§ **Dataset excerpts**
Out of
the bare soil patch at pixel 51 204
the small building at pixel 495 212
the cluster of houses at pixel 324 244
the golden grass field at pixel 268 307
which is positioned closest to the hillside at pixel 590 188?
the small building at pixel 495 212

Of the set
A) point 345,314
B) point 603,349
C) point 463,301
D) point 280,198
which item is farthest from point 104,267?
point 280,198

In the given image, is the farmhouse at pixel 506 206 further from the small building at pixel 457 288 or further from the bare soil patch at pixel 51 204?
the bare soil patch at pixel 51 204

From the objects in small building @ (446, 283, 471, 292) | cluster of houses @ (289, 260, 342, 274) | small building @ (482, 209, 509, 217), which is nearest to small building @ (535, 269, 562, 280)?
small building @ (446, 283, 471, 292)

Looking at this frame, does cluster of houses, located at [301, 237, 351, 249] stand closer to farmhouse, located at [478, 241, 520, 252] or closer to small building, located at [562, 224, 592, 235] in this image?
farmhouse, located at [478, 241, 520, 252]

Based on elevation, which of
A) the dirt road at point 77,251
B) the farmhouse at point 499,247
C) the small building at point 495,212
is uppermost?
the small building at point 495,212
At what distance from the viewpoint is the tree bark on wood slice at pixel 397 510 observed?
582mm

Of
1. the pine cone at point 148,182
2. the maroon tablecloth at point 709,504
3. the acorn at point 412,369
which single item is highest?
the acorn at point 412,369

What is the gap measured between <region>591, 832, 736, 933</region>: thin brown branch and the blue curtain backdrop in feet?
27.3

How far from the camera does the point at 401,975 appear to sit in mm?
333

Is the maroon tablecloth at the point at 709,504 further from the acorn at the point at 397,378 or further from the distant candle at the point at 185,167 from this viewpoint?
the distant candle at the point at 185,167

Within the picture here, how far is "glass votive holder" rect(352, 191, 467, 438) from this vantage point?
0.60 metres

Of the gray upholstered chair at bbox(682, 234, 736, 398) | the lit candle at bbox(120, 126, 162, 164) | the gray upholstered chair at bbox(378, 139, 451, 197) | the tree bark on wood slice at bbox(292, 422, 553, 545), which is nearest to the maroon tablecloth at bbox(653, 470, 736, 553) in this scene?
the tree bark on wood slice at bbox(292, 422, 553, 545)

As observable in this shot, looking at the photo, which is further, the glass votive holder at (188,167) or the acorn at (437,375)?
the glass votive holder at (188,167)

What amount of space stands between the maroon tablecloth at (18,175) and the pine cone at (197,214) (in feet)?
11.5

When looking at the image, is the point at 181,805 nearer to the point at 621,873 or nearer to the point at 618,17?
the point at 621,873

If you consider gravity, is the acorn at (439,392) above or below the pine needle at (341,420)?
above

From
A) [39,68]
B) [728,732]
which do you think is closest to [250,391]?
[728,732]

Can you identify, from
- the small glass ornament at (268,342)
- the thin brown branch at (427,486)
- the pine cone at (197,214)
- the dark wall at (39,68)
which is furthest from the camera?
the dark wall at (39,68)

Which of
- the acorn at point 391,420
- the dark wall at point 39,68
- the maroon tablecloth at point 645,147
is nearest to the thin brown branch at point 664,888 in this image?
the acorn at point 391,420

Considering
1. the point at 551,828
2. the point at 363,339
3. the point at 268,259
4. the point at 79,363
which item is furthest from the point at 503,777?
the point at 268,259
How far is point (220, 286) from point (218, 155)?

§ **What you will do**
Reproduce the rows from the line containing "Within the picture" through the line containing "0.60 metres", swapping "vantage point" for "viewing position" and leaving everything else unchanged.

§ **Completed task**
Within the picture here, how far is "glass votive holder" rect(352, 191, 467, 438) from this viewing position?
0.60 metres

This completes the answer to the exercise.